Some find it easy to insert a tampon, for others it’s a bit harder. Or maybe you don’t like to touch your vulva with your fingers? There’s a solution for this: the applicator. The tampon is the same as a regular one, but the applicator that comes with it doubles the size. This makes them easily recognisable: just look for a long box. In countries such as Holland and Germany applicator tampons aren’t very popular, whereas in the UK they’re a common sight and in the United States they’re the most frequently used type of tampons.

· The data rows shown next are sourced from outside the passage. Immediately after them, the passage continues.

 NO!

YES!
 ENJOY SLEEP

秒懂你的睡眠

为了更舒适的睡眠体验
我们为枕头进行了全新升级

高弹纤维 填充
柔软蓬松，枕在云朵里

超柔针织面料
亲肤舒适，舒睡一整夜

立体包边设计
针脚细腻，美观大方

Tampons with applicators do cause lots more waste though. Not only the applicator itself (which is usually made from plastic, although there are also flushable cardboard applicators), but also the wrapping and extra production costs. A greener option is the reusable tampon applicator. Use, rinse, dry and store until it’s time for the next tampon change.
Organic or not?
It’s causing a lot of commotion: ordinary tampons would contain toxins and loads of plastics. Since there’s no mandatory ingredients list (unless you live in the state of New York), what exactly the tampons are made of remains a well-kept secret; quite strange for products that are worn internally. No wonder many new ‘green’ tampon brands are launched.

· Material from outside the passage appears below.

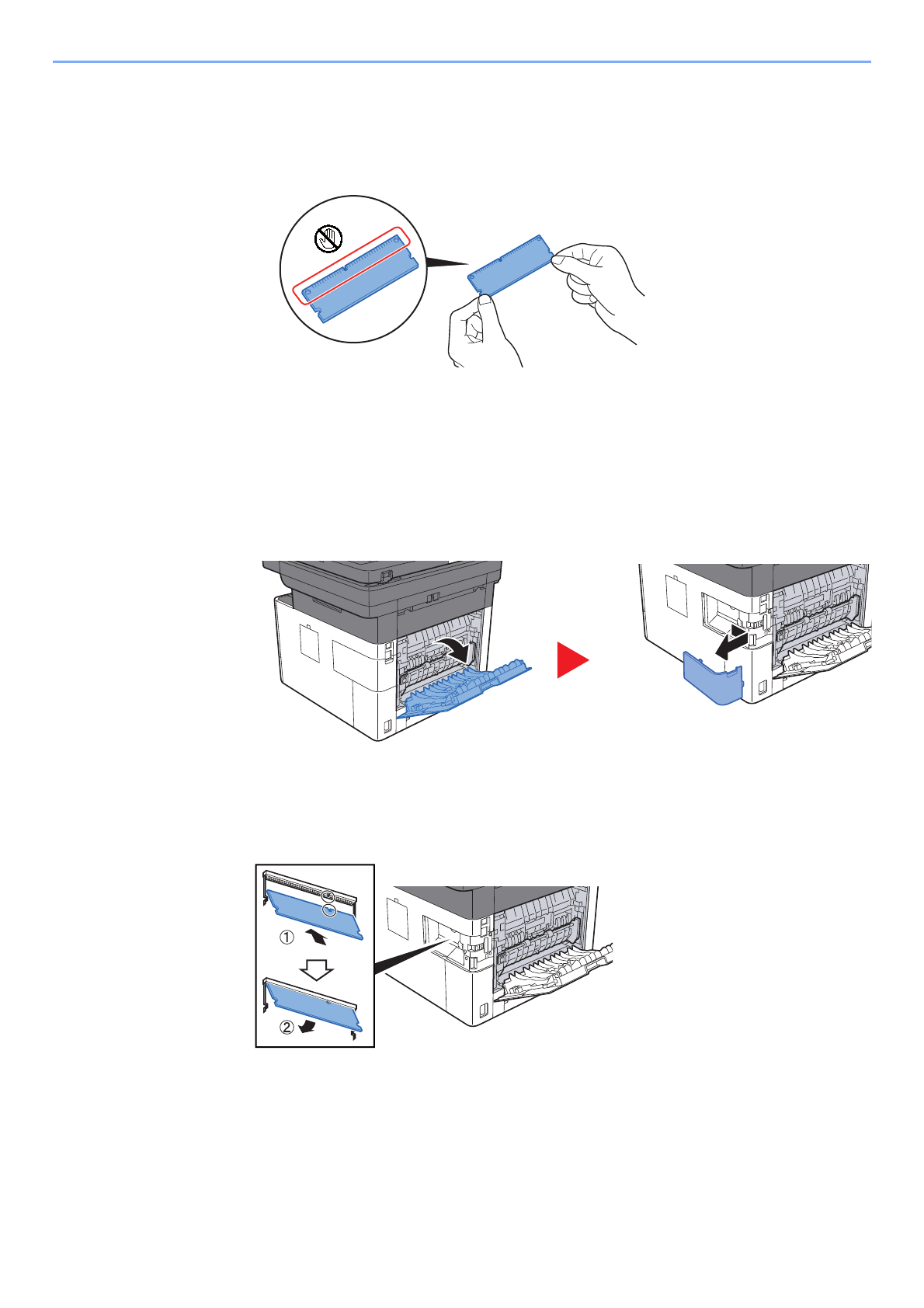 ①
②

But don’t be fooled by an eco-looking packaging alone: real organic tampons are made from organic cotton (cotton is one of the most heavily sprayed crops in the world and traces of those pesticides can be found in the final product) and bleached with hydrogen peroxide (instead of chlorine). There are also eco-friendly alternatives for the packaging. Environmentally friendly menstruating isn’t only better for your vagina, but also for the environment. However, it’s also more expensive.
Washable or not?
Yes, you read that correctly. There are also washable tampons. Simply roll them up tight, use some of the string to secure and insert like you would with a normal tampon. After use, rinse with cold water and then into the washing machine. Better for both the environment and your wallet. You’ll find them in the collections of the brands that also make washable pads. Attention creative menstruators: patterns can be bought on Etsy.com so you can make them yourself. Important: select the right material before you start DIY-ing. Ensure there are no loose fibres that can stay behind in the vulva/vagina and cause bacterial infections.
Want some more options? Other products for internal use are sponge tampons, also called soft tampons. Plus of course the reusable menstrual cup and the disposable menstrual cup. It’s also possible to use pads – washable or not – or period pants. And what about choosing to not absorb or catch the menstrual blood. That’s called free bleeding – and a totally different story. Period!